Blizzard, the creator of 'Overwatch' and 'Hearthstone,' is having a big round of layoffs
- Blizzard Entertainment, the creator of huge video game franchises like "Overwatch," "World of Warcraft," and "Hearthstone," is undergoing a big round of layoffs, Kotaku reports.
- Activision Blizzard, the parent company of Blizzard, has seen its stock lose almost half its value since October 2018.
Blizzard is responsible for flagship gaming franchises including "World of Warcraft," "Overwatch," "Hearthstone," and "Diablo." A spokesperson for the company did not immediately respond to a request for comment.In a memo to staff obtained by Kotaku, Blizzard leadership promised an "comprehensive severance package" to affected employees. Kotaku reports that the job cuts could affect as many as hundreds of employees.
On Tuesday, Blizzard parent company Activision Blizzard is expected to report its earnings for the December quarter. The holiday quarter is traditionally the biggest of the year for the video game business, but Wall Street is projecting the company to show slowing revenue. Activision Blizzard stock has seen its value cut in half in recent months.
A person close to the company previously told Kotaku's Jason Schrier that the layoffs are expected to hit Blizzard's esports and publishing divisions especially hard. Blizzard, has spent the last several years supporting professional competition for its most popular games, including "Overwatch," "Hearthstone," and "Starcraft."
Notably, it seems that Blizzard esports head Amy Morhaime left the company in December, according to her LinkedIn. That came just months after Blizzard cofounder Mike Morhaime, her husband, announced that he would step down as president of the company. Morhaime is staying on as a strategic advisor to Blizzard through April.
Beyond Amy Morhaime and Mike Morhaime, Activision Blizzard has lost other key executives, including CFO Spencer Neumann. More recently, Activision Blizzard lost the rights to flagship online shooter "Destiny 2," as developer Bungie opted to split off and self-publish the title.
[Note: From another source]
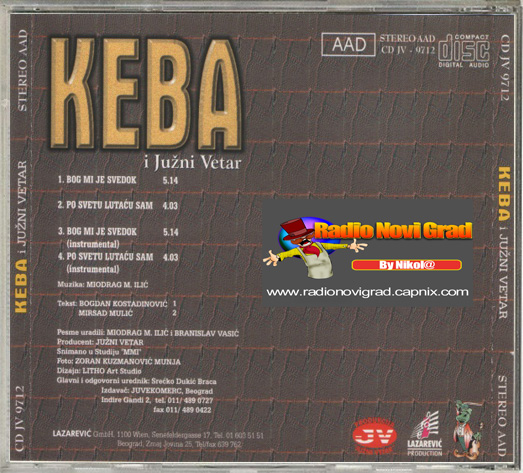 Albumi Narodne Muzike U 256kbps - 320kbps  - Page 9 DraganKojicKeba1997-Bogmijesvedok-ZS_zps29bb859a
Activision Blizzard cited underwhelming sales for the "Destiny 2: Forsaken" expansion as one of the reasons the company underperformed during the third quarter of 2018. In that quarter, the video game publisher reported a 5% decline in earnings over the same period of 2017, and revenue over the same quarter declined by 6.6% to $1.151 billion.
Blizzard has reportedly been working to cut costs since early last year. Employees at Blizzard told Kotaku that they were repeatedly told to reduce spending by former CFO Amrita Ahuja, who left in January 2019. In December, Eurogamer reported that Blizzard negotiated buyouts for more than 100 customer service employees based in Ireland.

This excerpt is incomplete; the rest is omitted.